Looking for more details on solar ovens? NASA has an excellent resource.
How to Build a Solar Oven
A Box – For this simple project you will need a cardboard box with a lid. It could be a lid that flips up or one that just sits in place. Look for a pizza box or a shoe box. I am using a paper box we had at school.
In addition to the box you will also need:
Clear Plastic Wrap
A piece of black construction paper or fabric
Don’t forget you will also need the food to prepare in your oven! For s’mores you will need graham crackers, chocolate plus marshmallows.

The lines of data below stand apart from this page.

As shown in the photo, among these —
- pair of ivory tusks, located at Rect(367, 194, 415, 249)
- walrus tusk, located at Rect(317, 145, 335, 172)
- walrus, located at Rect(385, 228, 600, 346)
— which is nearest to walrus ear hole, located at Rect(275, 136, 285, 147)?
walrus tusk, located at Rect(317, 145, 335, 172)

STEP 1: Cut a flip-up section from the top of the box. Ensure you leave a frame around the outside. The frame should be about the width of a ruler and around 3 sides- the front and the two sides. The back of the frame is not cut so you can fold it up. This is the part that will be positioned to reflect the sun. Having it be able to move back and forth will allow you to adjust as needed for maximum reflection.
STEP 2: Line the box and the flip-up lid with aluminum foil. Make sure you do this shiny side out for the best results.

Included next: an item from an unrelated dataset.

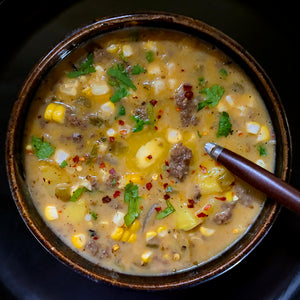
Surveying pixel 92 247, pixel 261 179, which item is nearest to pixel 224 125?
pixel 261 179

STEP 3: Secure plastic wrap over the opening created by the flip-up lid. This will serve to protect your snacks from bugs and weather but also to help absorb direct and reflected light and trap the heat it produces so it stays in the oven. You can either secure it in place with tape or wrap it around the opening a couple of times and secure it to itself.
STEP 4: Line the bottom of the box with black paper or fabric, you could also use a black paper party plate. The black is there to absorb the heat so either would work. For easier clean up, you can also try a black plastic cutting board.
STEP 5: Place your snacks inside the box, close the cover so that the plastic wrap top is securely in place, and flip the lid up so it is reflecting the sun into the box – if needed you can prop it with a pencil or a ruler. Make sure the sun is being reflected into the box onto the food.
STEP 6: Wait! This is not the fastest process, we could see the chocolate starting to melt after about 15 minutes so patience is key. The hotter and more intense the sun, the faster you will see results.
STEP 7: Once everything is soft and gooey, put those Smores together and enjoy!
It was a really fun process to observe the food in the oven. You could see the chocolate start to get shiny as it heated up, then it started to slowly bend over the sides of the marshmallow.
You could also try reversing the order of your s’more by putting the chocolate directly on the graham cracker, with the marshmallow on top to see what happens. We have had lots of fun with marshmallows in the past!
Throw in some language arts to this project by asking the kids to use their best descriptive voice to tell you about the process!
You can also let the kids play around with the positioning of the flap if the sun moves or to see where it is reflecting better toward their snack.
Build A Solar Oven with Mirrors
As an alternative to using tin foil, you could place a mirror in the flap to reflect the sun.
A fantastic STEM Challenge would be to make multiple ovens side by side, one with a mirror and one with foil, one with the black lining and one without. Have the kids hypothesize: Which do you think is better? Why do you think so?
These questions will certainly teach, but can also distract the kids from the fact it is taking a bit of time!
More Solar Oven Recipes
Solar ovens can make more than just s’mores! Here are a couple of ideas, what else can your kids think to make in their solar ovens?
Make mini pizzas using English Muffins. Simply add pizza sauce, toppings and cheese, then place it in the solar oven until the cheese is all gooey.
You can also make open faced cheese melt sandwiches. Place a slice of bread topped with cheese in the oven until it melts. Feel free to add other deli meats under the cheese if desired.
We had a lot of fun with this project. We made s’mores and then decided to try English muffin pizzas! They were delicious! This was definitely a fun Summer STEM lesson with some tasty results! I hope you go out and see how you might be able to harness the power of the sun too!